Advertisement

Among the many themes that the Prime Minister touched upon breezily in his state of the nation address in the Parliament yesterday, some development that this country saw in the agriculture sector in the last few years, was encouraging. It is so in the light of our goal to achieve self-sufficiency. That said we still have a long way to go and earnest efforts to make.

Farm products and varieties at the Centenary Farmers’ Market in Thimphu may have grown over the years, but that does not necessarily give us the picture of agriculture development in our backyards. Government interventions and small successes besides, our farmers are faced with difficult challenges that are forcing them out of their farmlands. Electric fencing programme has not lessened crop loss in certain quarters of our settlements. Shortage of irrigation water continues to be a major challenge.

The plan that the Prime Minister shared concerning the development of the sector is encouraging so. Going by the plan, 500km electric fencing will be built in addition to 1,987km that we already have; Nu 339 million has been set aside for construction and maintenance of irrigation channels.

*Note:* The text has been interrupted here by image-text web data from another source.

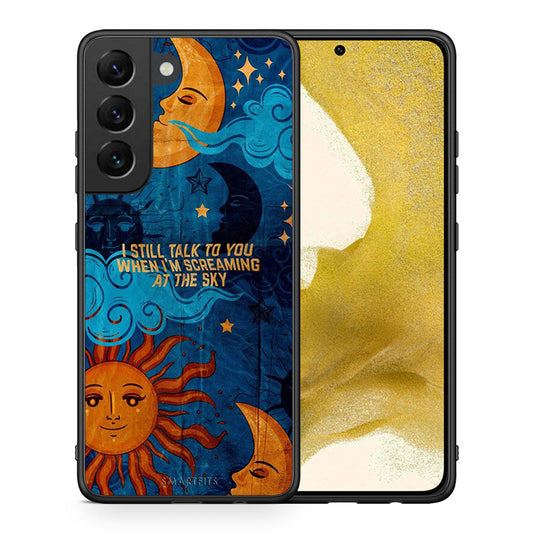 Θήκη Samsung S22 Screaming Sky από τη Smartfits με σχέδιο στο πίσω μέρος και μαύρο περίβλημα | Samsung S22 Screaming Sky case with colorful back and black bezels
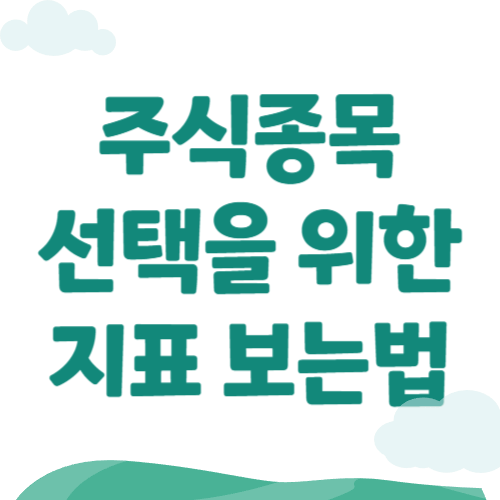 주식 투자 종목 선정 시 ROE, EPS, PER, PBR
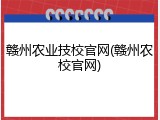 赣州农业技校官网(赣州农校官网)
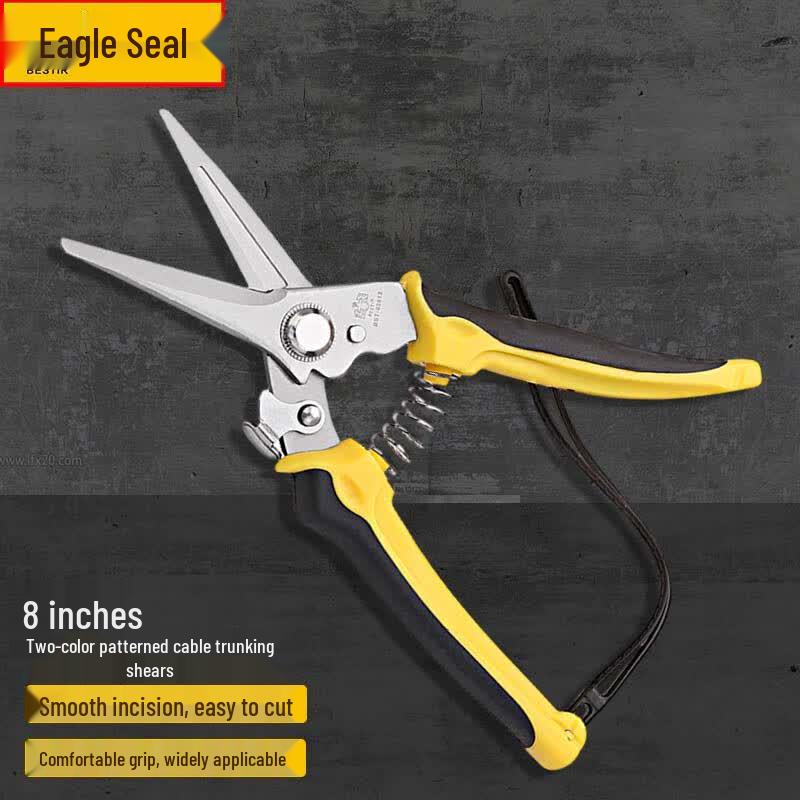 Eagle Brand 8-inch Multi-function Electrician s Scissors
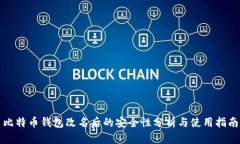 比特币钱包改名后的安全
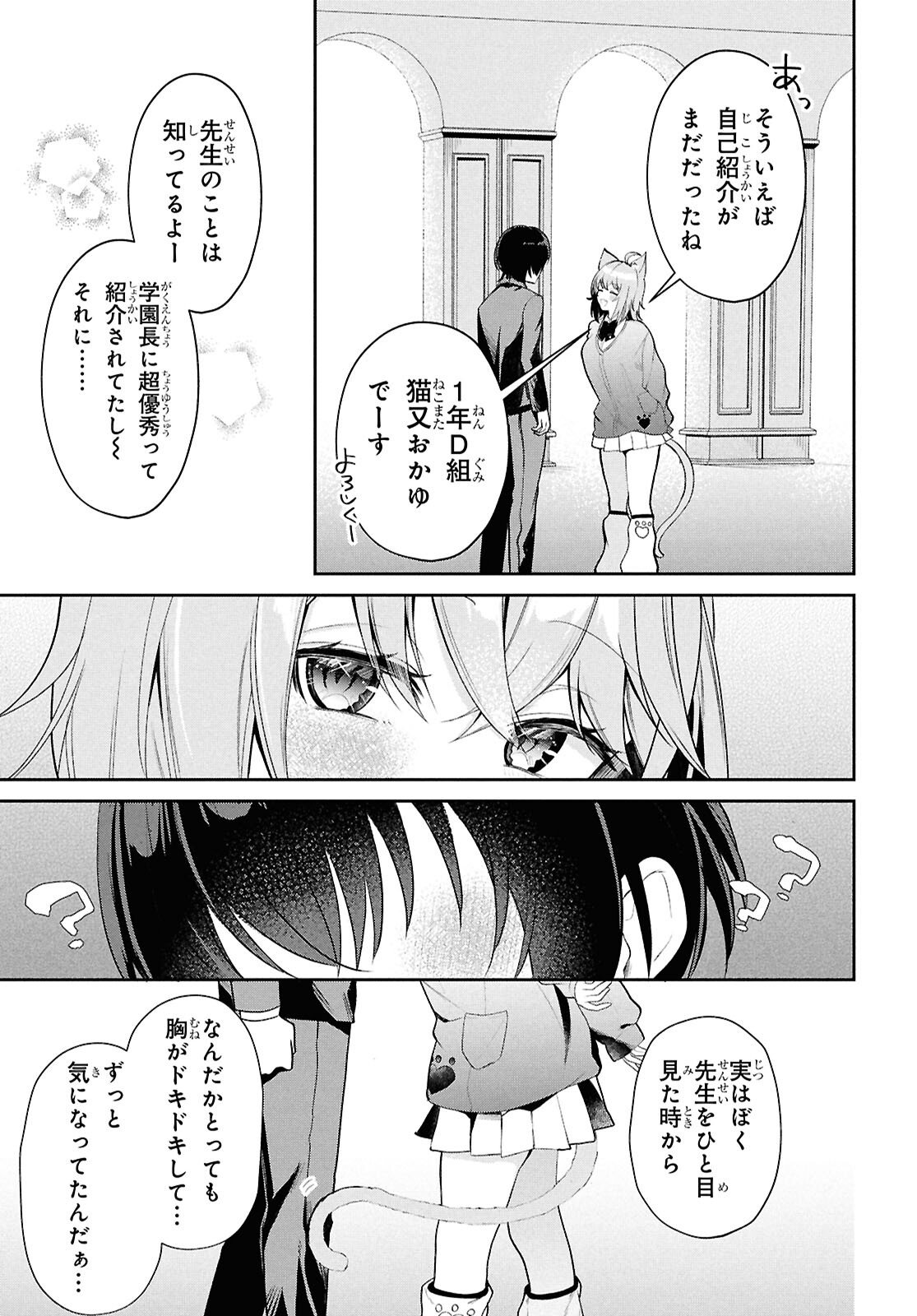 Hololive Academy - Shiny Smily Stories Chapter 2 13ページ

Although Bhutan becoming fully organic by 2020 is a little far-fetched, it is a beautiful dream nonetheless. Some recent reports have shown that Bhutan may not be able to become fully organic in less than three years even as it tried earnestly. Prime Minister rightly said that there has been lack of ‘thrust, proper policy and financial support’ for the nation to go fully organic. What must be brought in these three years that we have are all these and more, because we see agriculture development as a cross-sectoral issue. Why is fallowing of land increasing by the year? What is encouraging our young people to leave their homes and come to towns and cities by increasing numbers every year?

Whether we can be fully organic in three years is a different matter altogether. If agriculture must develop, making farming viable through critical interventions is the key. As we approach the doorstep of the 12th Plan, agriculture should receive the highest priority so that we can grow our own and eat our own.